• _EXERCISE OBJECTIVE_
Look below for the line with "order: Artiodactyla", then give it again exactly, along with every line that comes after it, the final line included.

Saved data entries
[Start of section]

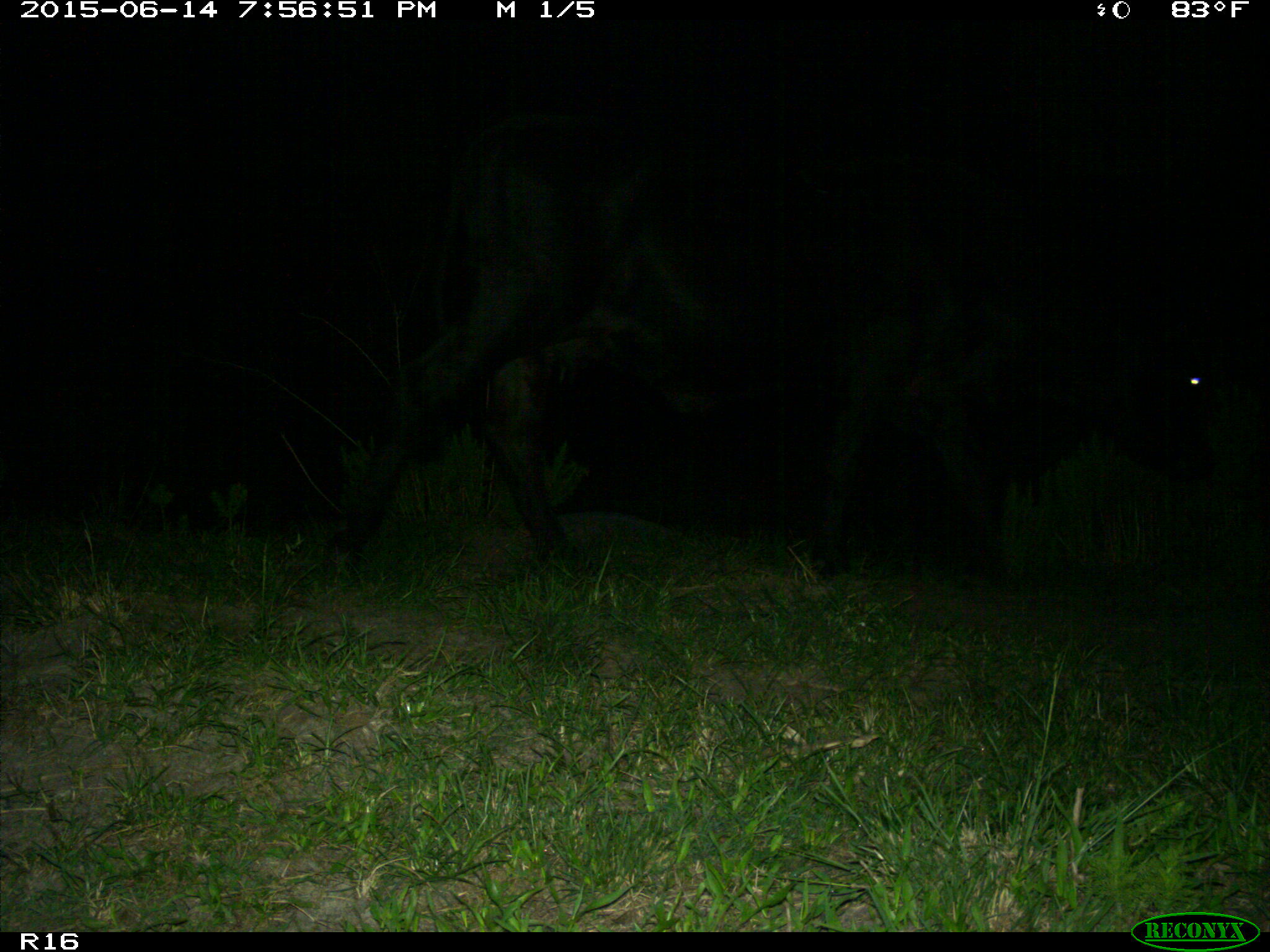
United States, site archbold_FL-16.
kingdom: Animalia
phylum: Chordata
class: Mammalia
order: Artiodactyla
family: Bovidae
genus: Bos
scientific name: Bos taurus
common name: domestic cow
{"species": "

[End of section]

• _FINAL ANSWER_
order: Artiodactyla
family: Bovidae
genus: Bos
scientific name: Bos taurus
common name: domestic cow
{"species": "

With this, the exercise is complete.